There really isn’t much left to be said about Sir Philip Green as his Arcadia fashion empire collapses into administration, taking the Debenhams chain down with it, unless a new rescuer steps in. An aggressive rag-trade wheeler-dealer since he started selling cheap jeans in the 1970s, Green was also once regarded as a brilliant merchandiser — until, it seems, he got too rich to bother keeping up with online competitors such as Asos, rising brands such as Zara and price-slashers such as Primark.

So he won’t be remembered for his fashion sense — as the era’s other trouble-prone ‘King of the High Street’, George Davies of Next and Per Una, might be. Nor will Green ever be given much credit for grudgingly agreeing to pay £363 million to bolster the bombed-out pension fund of BHS, two years after he tried to relieve himself of that potential burden by selling the store group for £1 to the former bankrupt (now convicted tax evader) Dominic Chappell.

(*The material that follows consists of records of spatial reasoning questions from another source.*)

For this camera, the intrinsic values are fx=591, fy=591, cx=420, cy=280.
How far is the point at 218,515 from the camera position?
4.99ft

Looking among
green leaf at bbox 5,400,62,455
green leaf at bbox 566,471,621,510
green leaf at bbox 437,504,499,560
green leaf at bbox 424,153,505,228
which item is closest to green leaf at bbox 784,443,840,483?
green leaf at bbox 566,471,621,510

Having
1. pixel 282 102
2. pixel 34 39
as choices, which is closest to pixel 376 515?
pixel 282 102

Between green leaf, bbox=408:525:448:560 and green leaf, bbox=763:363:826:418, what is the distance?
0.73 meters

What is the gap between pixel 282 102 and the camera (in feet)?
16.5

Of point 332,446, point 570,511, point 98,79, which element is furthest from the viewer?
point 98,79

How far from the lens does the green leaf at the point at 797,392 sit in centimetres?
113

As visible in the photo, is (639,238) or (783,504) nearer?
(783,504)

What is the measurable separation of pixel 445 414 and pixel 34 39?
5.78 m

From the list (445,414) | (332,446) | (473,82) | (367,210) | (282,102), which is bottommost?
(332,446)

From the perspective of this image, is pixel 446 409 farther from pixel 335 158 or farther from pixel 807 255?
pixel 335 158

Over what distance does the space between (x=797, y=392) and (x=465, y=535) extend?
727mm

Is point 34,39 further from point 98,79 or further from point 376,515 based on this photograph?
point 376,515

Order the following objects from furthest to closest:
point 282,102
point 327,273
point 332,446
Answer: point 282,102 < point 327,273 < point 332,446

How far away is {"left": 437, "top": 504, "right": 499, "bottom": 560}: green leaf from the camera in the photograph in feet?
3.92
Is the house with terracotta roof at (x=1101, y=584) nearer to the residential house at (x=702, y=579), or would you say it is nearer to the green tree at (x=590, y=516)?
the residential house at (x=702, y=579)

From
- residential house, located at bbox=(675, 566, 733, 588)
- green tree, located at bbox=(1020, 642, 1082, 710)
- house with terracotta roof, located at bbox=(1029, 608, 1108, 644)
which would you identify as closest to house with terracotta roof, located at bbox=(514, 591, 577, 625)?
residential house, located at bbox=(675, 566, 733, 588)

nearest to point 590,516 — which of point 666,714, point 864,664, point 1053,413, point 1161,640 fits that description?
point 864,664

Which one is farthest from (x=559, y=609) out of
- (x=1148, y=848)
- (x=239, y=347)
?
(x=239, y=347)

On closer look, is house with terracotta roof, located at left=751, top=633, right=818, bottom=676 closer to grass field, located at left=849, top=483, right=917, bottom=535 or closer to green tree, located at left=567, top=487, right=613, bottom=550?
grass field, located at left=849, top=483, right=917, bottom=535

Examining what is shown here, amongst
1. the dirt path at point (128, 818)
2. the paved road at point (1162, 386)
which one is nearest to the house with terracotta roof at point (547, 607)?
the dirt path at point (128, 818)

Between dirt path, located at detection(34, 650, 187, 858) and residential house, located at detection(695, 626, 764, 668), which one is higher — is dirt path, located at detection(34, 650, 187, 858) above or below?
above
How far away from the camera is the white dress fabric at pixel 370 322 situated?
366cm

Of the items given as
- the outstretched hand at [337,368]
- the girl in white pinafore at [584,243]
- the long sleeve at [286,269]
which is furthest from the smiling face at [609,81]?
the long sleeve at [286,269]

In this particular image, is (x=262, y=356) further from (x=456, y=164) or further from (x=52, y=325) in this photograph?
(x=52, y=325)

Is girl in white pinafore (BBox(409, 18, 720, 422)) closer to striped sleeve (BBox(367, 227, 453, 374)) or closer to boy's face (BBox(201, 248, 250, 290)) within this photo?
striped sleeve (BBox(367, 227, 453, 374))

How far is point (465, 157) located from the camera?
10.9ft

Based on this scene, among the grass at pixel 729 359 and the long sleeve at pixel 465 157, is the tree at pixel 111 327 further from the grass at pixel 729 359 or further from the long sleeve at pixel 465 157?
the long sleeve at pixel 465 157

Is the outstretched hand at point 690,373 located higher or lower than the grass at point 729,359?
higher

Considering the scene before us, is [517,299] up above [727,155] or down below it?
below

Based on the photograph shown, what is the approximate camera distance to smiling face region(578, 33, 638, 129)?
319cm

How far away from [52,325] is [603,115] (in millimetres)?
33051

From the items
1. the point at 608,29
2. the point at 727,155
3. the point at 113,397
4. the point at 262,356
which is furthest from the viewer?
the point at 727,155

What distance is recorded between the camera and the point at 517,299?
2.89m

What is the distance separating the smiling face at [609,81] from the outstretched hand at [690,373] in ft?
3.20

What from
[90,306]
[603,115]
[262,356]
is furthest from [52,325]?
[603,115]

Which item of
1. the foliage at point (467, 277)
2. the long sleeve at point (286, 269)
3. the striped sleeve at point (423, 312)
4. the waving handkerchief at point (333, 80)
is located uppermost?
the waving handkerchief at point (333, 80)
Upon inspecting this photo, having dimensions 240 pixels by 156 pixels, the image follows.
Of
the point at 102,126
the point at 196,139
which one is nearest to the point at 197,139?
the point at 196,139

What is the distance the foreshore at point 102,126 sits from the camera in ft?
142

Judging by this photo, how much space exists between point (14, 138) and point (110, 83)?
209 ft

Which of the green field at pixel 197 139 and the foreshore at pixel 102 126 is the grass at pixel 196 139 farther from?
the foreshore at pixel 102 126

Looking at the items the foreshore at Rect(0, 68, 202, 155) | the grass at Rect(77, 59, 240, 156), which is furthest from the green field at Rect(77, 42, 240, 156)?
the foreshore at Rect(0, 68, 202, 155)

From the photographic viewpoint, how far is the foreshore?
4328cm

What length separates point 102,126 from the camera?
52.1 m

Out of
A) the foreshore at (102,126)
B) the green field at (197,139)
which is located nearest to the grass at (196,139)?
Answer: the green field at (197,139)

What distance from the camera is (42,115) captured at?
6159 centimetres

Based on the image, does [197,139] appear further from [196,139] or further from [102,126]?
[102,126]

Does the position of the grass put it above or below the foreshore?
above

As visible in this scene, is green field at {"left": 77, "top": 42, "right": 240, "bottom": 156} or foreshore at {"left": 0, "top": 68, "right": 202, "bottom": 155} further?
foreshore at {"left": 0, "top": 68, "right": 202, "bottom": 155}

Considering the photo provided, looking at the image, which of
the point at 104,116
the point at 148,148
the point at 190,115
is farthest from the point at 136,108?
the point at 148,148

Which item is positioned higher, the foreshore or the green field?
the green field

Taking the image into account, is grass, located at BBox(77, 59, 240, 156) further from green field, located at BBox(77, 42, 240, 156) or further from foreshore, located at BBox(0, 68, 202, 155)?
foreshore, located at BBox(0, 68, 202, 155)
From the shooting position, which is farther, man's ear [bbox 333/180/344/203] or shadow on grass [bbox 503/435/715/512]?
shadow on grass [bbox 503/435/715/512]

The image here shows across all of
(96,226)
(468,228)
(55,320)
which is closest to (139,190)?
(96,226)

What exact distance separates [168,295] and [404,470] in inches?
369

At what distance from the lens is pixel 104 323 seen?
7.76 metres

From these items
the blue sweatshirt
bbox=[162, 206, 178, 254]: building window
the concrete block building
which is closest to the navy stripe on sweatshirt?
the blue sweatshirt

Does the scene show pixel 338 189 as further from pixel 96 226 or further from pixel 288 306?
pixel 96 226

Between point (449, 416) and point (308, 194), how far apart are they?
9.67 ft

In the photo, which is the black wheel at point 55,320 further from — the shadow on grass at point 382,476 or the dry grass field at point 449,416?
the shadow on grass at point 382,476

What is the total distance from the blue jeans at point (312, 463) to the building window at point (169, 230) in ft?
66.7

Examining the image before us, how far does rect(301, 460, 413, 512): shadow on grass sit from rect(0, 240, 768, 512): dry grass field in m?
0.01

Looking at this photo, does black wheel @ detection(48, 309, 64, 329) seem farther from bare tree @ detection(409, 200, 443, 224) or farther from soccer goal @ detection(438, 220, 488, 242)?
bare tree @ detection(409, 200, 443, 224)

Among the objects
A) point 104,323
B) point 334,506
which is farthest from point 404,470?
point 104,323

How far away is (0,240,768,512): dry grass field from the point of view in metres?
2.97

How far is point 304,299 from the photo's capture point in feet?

What will be remembered are the £1.2 billion of dividends taken out of Green’s businesses in the name of his Monaco-resident wife Tina when the going was good, the swearing at journalists, the bullying allegations, the superyachts, the grotesque high-bidding at gala charity auctions, the gleaming bald pate — and the rising tide of job losses: 11,000 when BHS went down in 2016, now up to 13,000 at risk in Arcadia’s Topshop, Burton, Evans and Wallis outlets in the absence of new buyers for the brands.

When a parliamentary select committee savaged Green’s handling of BHS in 2016, I constructed a partial defence of him as ‘a rough-diamond dealmaker being brought down by a very rough form of justice’ — on the basis that not everything that has happened to high streets and pension funds in the past 20 years was entirely his fault, as some MPs seemed to think.